Distinguished scholar and literary critic, Professor Biodun Jeyifo, has died at the age of 80. He died on Wednesday in Lagos, just weeks after marking his 80th birthday in January.
News of his death was confirmed the same day in a statement by Professor Andrew Haruna, President of the Nigerian Academy of Letters (NAL).
Popularly known as BJ, Jeyifo was widely regarded as one of the most significant voices in African literary criticism and arguably the most influential single-author intellectual in the field.
At the time of his death, he served concurrently as Emeritus Professor of English and African Literature at Cornell University and Professor of African and American Studies at Harvard University.
Born in Nigeria, Jeyifo graduated with a First Class degree in English from the University of Ibadan in 1970. He completed his Master’s degree there in 1973 before earning a PhD from Cornell University in 1975.

He was recognised internationally as a foremost authority on the works of Nobel laureate Professor Wole Soyinka.
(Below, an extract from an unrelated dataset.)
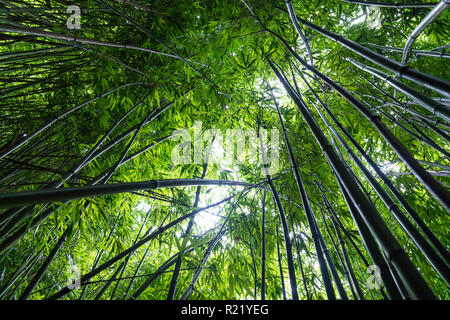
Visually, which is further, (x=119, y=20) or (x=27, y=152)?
(x=27, y=152)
His landmark book, Wole Soyinka: Politics, Poetics, Postcolonialism, is considered by many scholars to be among the most sophisticated critical studies of any African writer’s oeuvre.
Beyond his extensive work on Soyinka, Jeyifo also produced influential scholarship on Professor Chinua Achebe and other leading African writers. His work was consistently praised for its intellectual depth, analytical rigour, originality and sustained scholarly dedication.
Professor Jeyifo was also celebrated as a devoted and exacting teacher. Many colleagues referred to him as a “professor of professors,” reflecting the generations of academics he mentored, particularly within the humanities.
Paying tribute during Jeyifo’s 80th birthday celebration, one of his mentees, Chidi Amuta, wrote: “BJ [Biodun Jeyifo], as a teacher of literature, was marked out not only by the ideological departure of his pedagogy, but by the depth, rigour and originality of his scholarship”.